- SOURCE DOCUMENT -
----------
Lenovo was the first company ever to release a smartphone powered by Google’s AR platform Tango. Previously known as Project Tango, the software uses a special array of cameras and sensors to detect objects in three dimensions and allows special applications to interact with them and their surroundings. In other words, it’s like having a bunch of holograms pop up in the real world on your smartphone.
Yeah, that’s it.
As is the case with most handsets like this, some may be skeptical regarding whether it could become their next smartphone for the next one or two years. Folks, this is why I have a job. Let’s dive in our official Phab2 Pro review and see what this thing can do.
The Phab2 Pro features one main 16MP camera wide-view camera, a motion tracking camera for recording different movements the device makes to make the AR experience more immersive, and a depth camera which can measure three-dimensional objects and remember what goes where in its field of view. It’s a really technical process, but that’s the gist of it.
In a nutshell? Tango is… okay. I mean, it’s cool and all, but it’s probably not something you’ll use every day unless you’re remodeling your home.
Okay, let me explain.
Right now, the entire Tango experience is kind of buggy and unstable. That doesn’t go without saying it works. It just seems like it’s not ready yet, even though it’s been four months since the phone began shipping.
App wise, there’s currently 36 different pieces of software compatible with Tango. One of the more popular happens to be one simply called Holo. It allows you to download a certain number of character packs and place them on the floor, a chair, table, etc and either take a photo of them or a video. As you can see below, I had a lot of fun with the Election 2016 pack.
----------
- INFORMATION SHOWN -
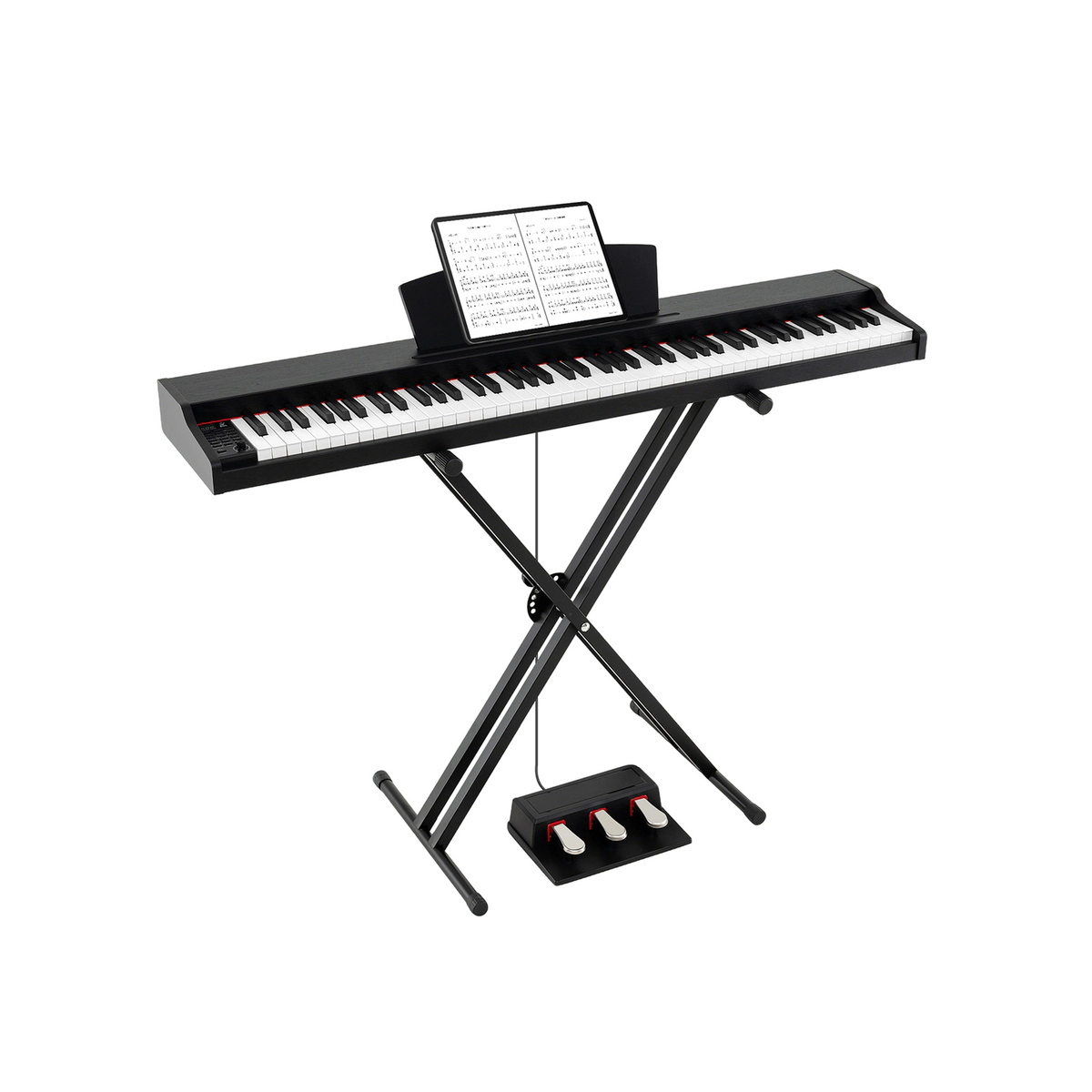 SUGIFT Black 88-Key Electric Keyboard Piano with 7-Level Adjustable Stand and Triple Pedals 51-in W 10.5-in D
----------
- TASK DESCRIPTION -
Please state how many pieces of software the Phab2 Pro review says are currently compatible with Tango.

- EXERCISE RESPONSE -
36